On Wednesday, Rooney weighed in on why he had introduced the proposal.

“Since the RFS was created in 2005 there have been severe unintended consequences,” Rooney said. “Ethanol-based fuels decrease fuel efficiency by approximately 3 percent, and increase fuel prices for American consumers. The Congressional Budget Office (CBO) estimates that due to the RFS, in 2017 there was a price hike for gasoline between $.13 and $.26 per gallon.

“For years the RFS has wreaked havoc on boat engines and other small engines which are vital to the Florida economy,” Rooney added. “Recently, the EPA finalized a rule allowing for the year-round sale of E15 (gasoline blended with up to 15 percent ethanol), which will cause even more destruction to marine vessels across the state and the country.”

Rooney offered his take on ethanol and how it impacts cars across the nation and the environment.

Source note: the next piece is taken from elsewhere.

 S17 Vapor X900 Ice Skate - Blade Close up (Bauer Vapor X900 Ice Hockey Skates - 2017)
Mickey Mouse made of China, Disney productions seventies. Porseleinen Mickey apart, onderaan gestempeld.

“Ethanol-based fuels defeat the purpose of their stated environmental goals since their production and consumption release more carbon emissions than conventional petroleum fuels. Corn production overall has risen since the RFS was mandated and has led to the increased use of nitrogen-based fertilizer across the United States.  Studies are showing that the RFS is causing environmental harm and polluting waterways,” Rooney said.

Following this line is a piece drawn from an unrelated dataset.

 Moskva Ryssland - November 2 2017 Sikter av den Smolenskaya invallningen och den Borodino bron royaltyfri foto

“Through the RFS, the government created and subsidized a false market for ethanol fuels that is hurting Americans. The free market must be returned and this mandate must be repealed,” Rooney added.

Rooney rounded up seven cosponsors–all on the GOP side of the aisle and none from the Sunshine State. The bill was sent to the U.S. House Energy and Commerce Committee last week. So far, there is no companion bill over in the U.S. Senate.


Reach Kevin Derby at kevin.derby@floridadaily.com.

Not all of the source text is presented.